1       Le mot italien scénario, qui date, en France du XVIIIe siècle, bien avant le cinéma. Il indiquait la trame générale, l’argument d’une pièce de théâtre ou d’un opéra. Jules Claretie l’utilise ici pour désigner l’œuvre entière et exacte. De nos jours, dans le cinéma, le scénario est un document contractuel, servant pour les devis, les assurances, le calendrier de tournage…

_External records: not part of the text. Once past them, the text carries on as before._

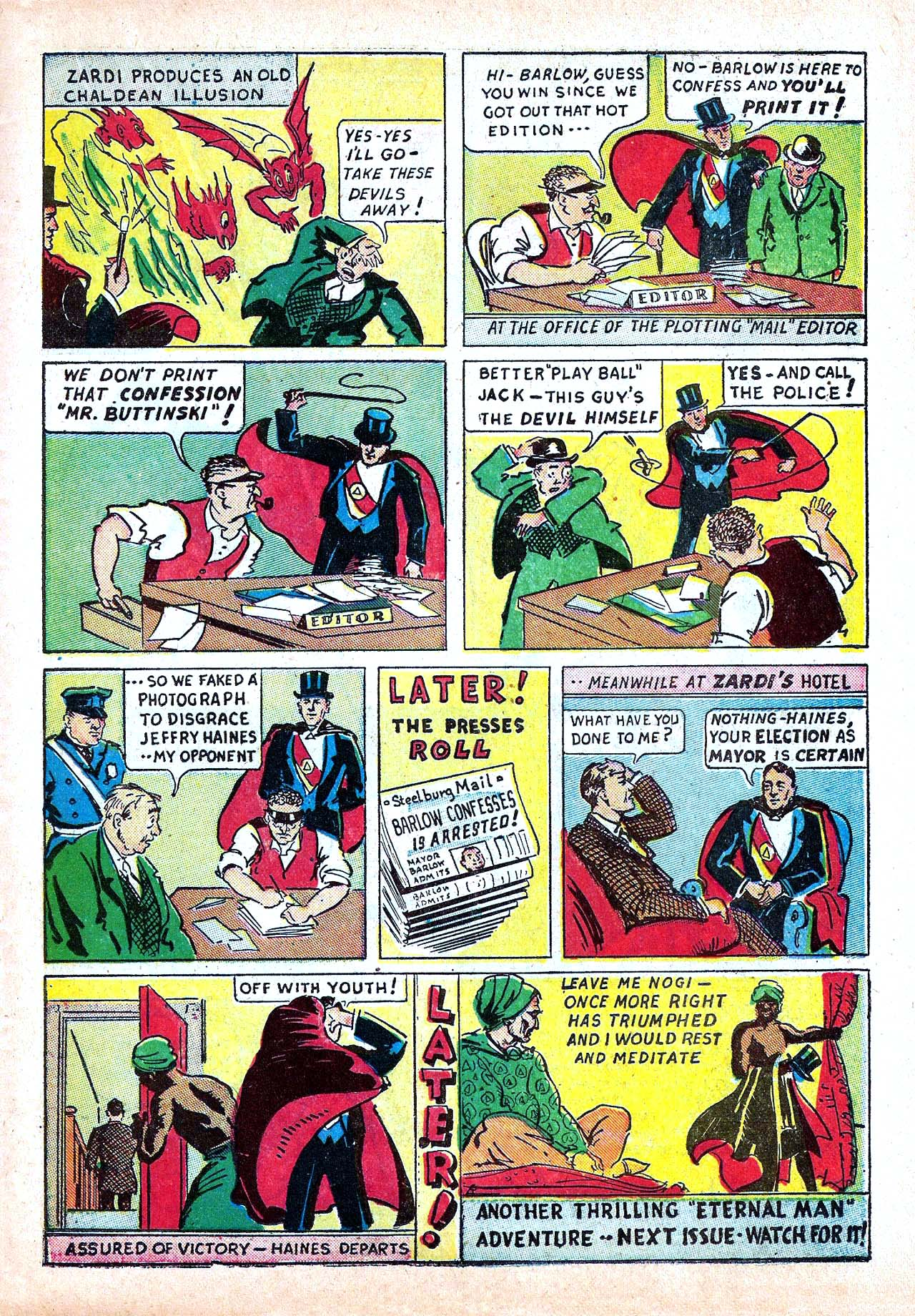 Read online Amazing Man Comics comic -  Issue #11 - 43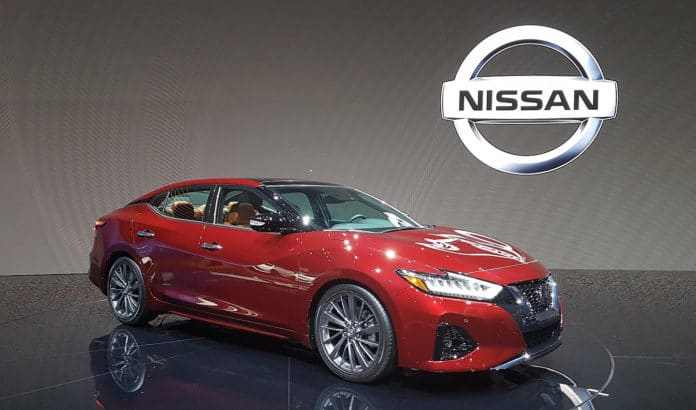 LA Auto Show 2018: the 2019 Nissan Maxima is back with a bit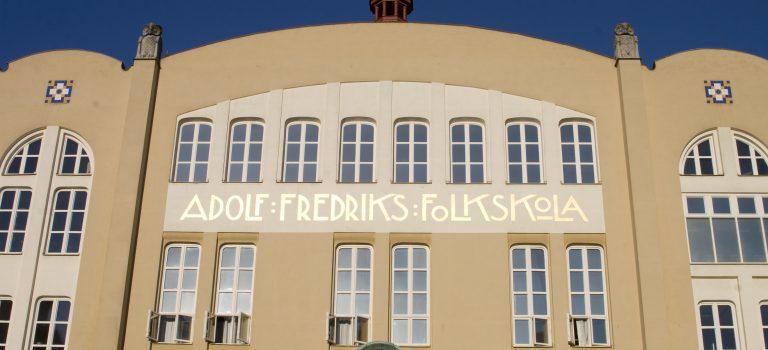 Årsmöte i Föreningen Adolf Fredriks Flickkör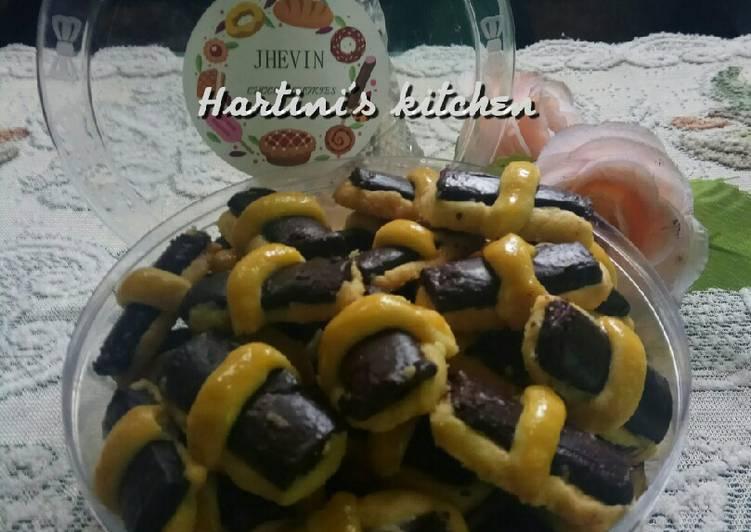 145.Chocho stik cookies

2       Victor Konig (1842-1894), auteur dramatique et aussi librettiste surtout connu de nos jours comme co-auteur (avec ses deux complices Clairville et Paul Siraudin) du livret de l’opéra-comique de 1872 La Fille de madame Angot. Victor Konig a dirigé plusieurs théâtres.

3       Jules Soury est philosophe et sait de quoi il parle.

4       Jules Soury, théoricien et spécialiste des races s’égare ici dans ses lubies et va même plus loin dans le paragraphe suivant. On a l’impression que, traitant de n’importe quel autre roman il parviendrait à placer ses théories.

5       Julien Offray de La Mettrie (1709-1751), médecin et matérialiste.